Starting your VSME implementation involves these practical steps:
- Assess Needs & Expectations: Understand why you’re reporting. Are financial institutions or key customers asking? What are current stakeholder expectations, including those of key stakeholders? Knowing your business context is key.
- Choose Your Module: Decide if the Basic or Comprehensive Module suits your micro, small and medium enterprise. The Basic module, with its essential ESG disclosures, is a good start if new to reporting.
- Focus on ESG Data Collection: Identify required environmental metrics, social data, and governance metrics.

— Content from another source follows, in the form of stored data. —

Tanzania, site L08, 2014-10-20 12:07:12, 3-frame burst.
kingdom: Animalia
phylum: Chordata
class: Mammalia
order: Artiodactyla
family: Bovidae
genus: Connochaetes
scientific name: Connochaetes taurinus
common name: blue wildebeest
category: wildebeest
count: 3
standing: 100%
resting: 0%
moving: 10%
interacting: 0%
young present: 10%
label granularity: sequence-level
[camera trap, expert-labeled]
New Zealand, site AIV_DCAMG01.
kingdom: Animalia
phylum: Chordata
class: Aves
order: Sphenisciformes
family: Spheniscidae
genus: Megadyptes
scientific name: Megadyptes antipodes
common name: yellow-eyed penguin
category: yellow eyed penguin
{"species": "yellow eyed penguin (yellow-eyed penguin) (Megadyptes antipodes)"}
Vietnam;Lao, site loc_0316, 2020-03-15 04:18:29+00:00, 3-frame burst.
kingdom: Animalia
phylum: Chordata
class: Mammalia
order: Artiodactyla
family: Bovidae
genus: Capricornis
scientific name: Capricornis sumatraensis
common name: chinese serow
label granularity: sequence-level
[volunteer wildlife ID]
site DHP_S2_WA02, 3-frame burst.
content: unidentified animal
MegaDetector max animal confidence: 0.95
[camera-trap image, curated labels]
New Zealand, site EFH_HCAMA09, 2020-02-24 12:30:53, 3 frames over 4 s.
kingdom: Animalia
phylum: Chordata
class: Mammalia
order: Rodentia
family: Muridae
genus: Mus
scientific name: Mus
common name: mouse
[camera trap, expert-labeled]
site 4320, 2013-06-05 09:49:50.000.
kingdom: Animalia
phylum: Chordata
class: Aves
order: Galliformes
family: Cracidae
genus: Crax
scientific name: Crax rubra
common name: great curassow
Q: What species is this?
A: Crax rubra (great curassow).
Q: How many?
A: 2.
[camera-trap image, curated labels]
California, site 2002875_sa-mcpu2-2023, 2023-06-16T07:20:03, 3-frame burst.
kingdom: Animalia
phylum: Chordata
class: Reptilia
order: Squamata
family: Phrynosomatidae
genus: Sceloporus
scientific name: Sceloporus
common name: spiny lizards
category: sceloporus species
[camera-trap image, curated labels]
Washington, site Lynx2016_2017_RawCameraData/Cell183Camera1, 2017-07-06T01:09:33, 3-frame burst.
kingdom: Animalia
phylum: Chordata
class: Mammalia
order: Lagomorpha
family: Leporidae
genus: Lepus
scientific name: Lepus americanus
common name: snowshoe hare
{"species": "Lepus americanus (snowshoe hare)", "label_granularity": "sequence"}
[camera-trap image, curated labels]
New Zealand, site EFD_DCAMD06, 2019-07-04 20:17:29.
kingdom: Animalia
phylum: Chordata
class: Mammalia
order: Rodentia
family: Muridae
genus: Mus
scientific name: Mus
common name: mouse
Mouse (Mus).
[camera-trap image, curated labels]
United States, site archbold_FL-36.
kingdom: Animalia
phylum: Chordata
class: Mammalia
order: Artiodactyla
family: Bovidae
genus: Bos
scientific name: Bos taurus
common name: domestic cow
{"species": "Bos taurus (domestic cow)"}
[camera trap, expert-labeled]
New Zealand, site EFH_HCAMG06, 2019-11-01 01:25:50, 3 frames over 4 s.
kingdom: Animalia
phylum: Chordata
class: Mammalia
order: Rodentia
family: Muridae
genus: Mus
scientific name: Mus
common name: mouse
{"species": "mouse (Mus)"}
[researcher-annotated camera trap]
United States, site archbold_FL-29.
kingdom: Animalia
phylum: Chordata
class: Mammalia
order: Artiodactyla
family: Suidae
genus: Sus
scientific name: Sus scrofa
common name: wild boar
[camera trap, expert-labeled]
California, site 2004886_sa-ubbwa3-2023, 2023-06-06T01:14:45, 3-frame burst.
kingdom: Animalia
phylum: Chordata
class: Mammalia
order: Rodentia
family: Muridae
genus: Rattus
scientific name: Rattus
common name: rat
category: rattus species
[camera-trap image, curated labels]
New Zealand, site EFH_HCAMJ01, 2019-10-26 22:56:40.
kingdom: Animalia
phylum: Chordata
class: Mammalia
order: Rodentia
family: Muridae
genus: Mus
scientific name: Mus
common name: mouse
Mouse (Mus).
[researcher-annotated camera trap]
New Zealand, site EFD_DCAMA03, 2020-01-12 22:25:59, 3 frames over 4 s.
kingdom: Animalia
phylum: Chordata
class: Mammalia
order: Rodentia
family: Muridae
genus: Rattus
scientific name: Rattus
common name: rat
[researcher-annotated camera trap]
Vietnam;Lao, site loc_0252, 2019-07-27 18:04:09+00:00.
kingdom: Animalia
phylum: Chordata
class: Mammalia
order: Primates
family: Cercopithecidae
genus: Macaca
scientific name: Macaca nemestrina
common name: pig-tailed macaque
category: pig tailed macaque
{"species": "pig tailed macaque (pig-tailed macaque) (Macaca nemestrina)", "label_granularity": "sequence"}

Establish processes for ESG data collection.
- Understand Requirements: Familiarise yourself with EFRAG’s guidance for the VSME reporting standard for SMEs.
- Align with Your ESG Strategy: Consider how reporting fits your broader sustainability strategy and sustainability initiatives. Use it to drive improvements.
- Prepare & Share: Compile your structured ESG report and share it with stakeholders.
- Review & Improve: Use your first report as a baseline for future progress.
In summary
Navigating the increasing demands for sustainability information and tracking ESG performance can be complex, but standards like the VSME framework offer a clear and manageable path forward, especially for small and medium-sized enterprises. By providing a proportionate, voluntary framework, the VSME empowers your business to not only meet stakeholder expectations but also to embed sustainability into your core sustainability strategy. Whether you’re just starting to consider sustainability issues or looking to refine your approach, the VSME provides a valuable tool to build a solid foundation, report credibly on your sustainability initiatives, and ultimately, enhance your business’s resilience and competitiveness in an evolving world.